## ACTIVITY:
Using the listing below, copy exactly the lines from the one containing "Pantaloni Whistler Avatar 12/15" to the one containing "8392 Lyons Ranches", both lines included, and no others.

## WORKING DATA:
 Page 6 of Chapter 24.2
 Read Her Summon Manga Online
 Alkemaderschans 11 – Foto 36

---

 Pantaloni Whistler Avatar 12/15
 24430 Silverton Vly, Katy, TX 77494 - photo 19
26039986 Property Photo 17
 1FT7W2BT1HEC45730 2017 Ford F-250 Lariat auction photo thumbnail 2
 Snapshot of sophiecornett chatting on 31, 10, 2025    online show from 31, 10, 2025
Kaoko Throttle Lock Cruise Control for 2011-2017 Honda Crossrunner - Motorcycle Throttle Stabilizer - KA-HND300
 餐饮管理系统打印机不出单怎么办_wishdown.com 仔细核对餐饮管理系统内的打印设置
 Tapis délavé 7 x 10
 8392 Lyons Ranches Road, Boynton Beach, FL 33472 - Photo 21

--

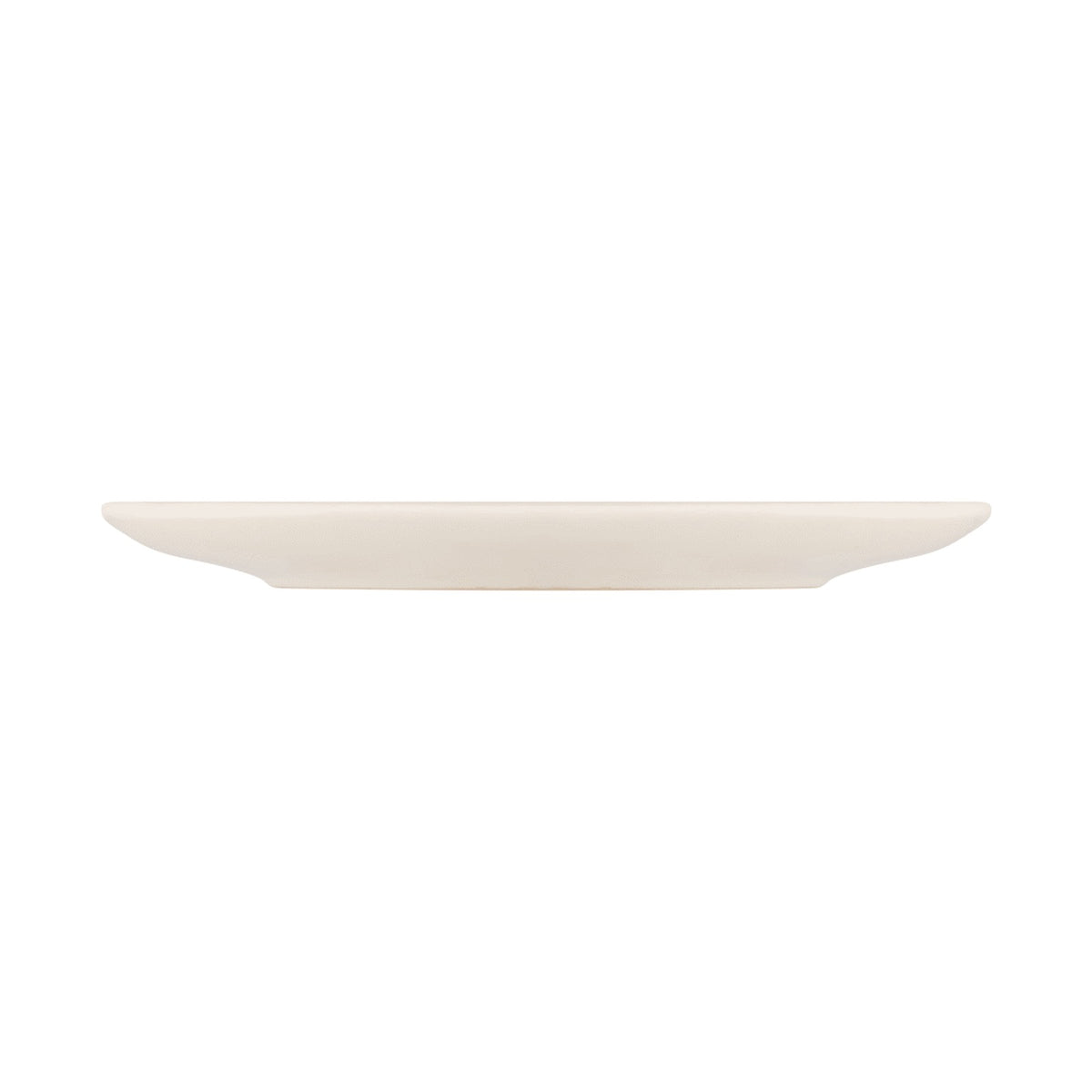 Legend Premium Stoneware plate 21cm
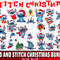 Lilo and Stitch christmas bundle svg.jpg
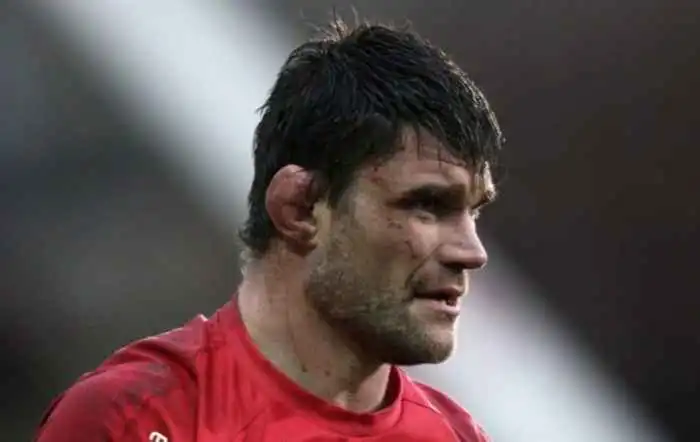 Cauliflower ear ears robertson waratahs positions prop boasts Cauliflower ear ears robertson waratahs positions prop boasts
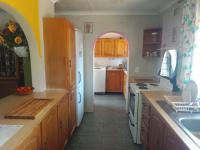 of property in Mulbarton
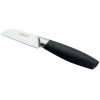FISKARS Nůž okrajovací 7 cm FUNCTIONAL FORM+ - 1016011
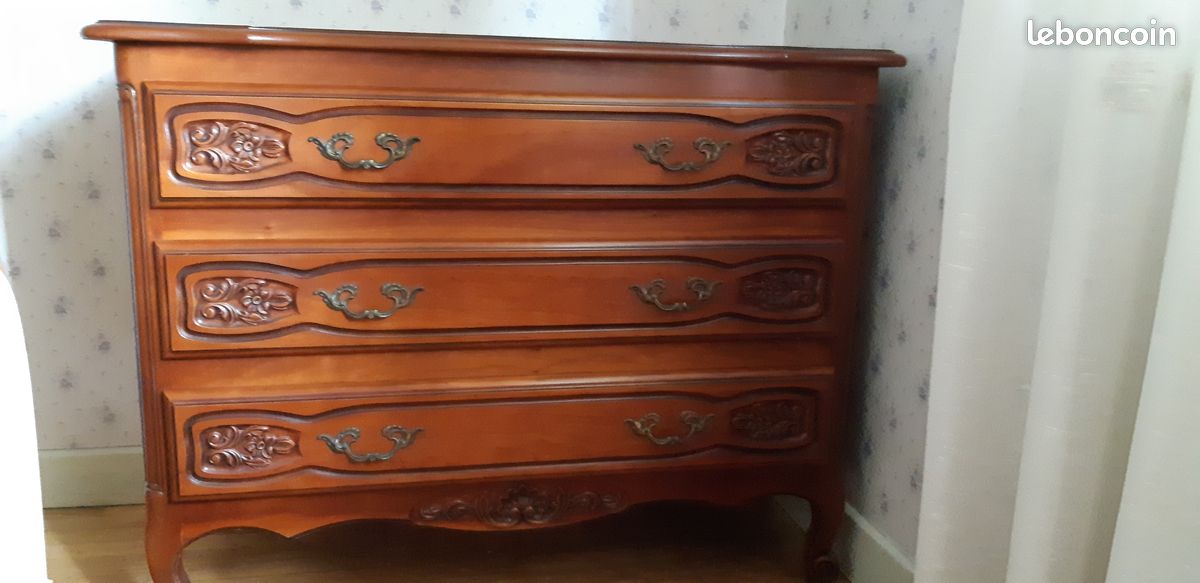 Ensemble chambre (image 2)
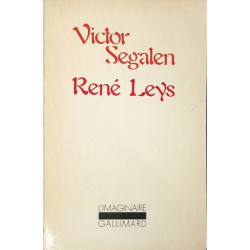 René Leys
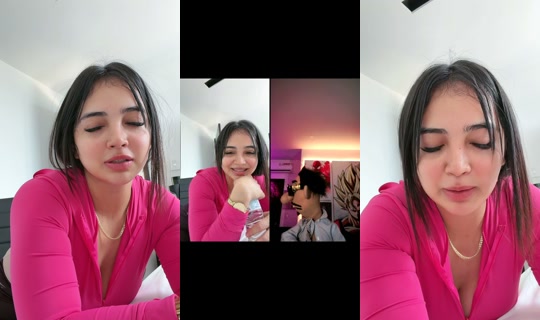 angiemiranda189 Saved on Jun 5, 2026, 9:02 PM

## EXPECTED OUTPUT:
 Pantaloni Whistler Avatar 12/15
 24430 Silverton Vly, Katy, TX 77494 - photo 19
26039986 Property Photo 17
 1FT7W2BT1HEC45730 2017 Ford F-250 Lariat auction photo thumbnail 2
 Snapshot of sophiecornett chatting on 31, 10, 2025    online show from 31, 10, 2025
Kaoko Throttle Lock Cruise Control for 2011-2017 Honda Crossrunner - Motorcycle Throttle Stabilizer - KA-HND300
 餐饮管理系统打印机不出单怎么办_wishdown.com 仔细核对餐饮管理系统内的打印设置
 Tapis délavé 7 x 10
 8392 Lyons Ranches Road, Boynton Beach, FL 33472 - Photo 21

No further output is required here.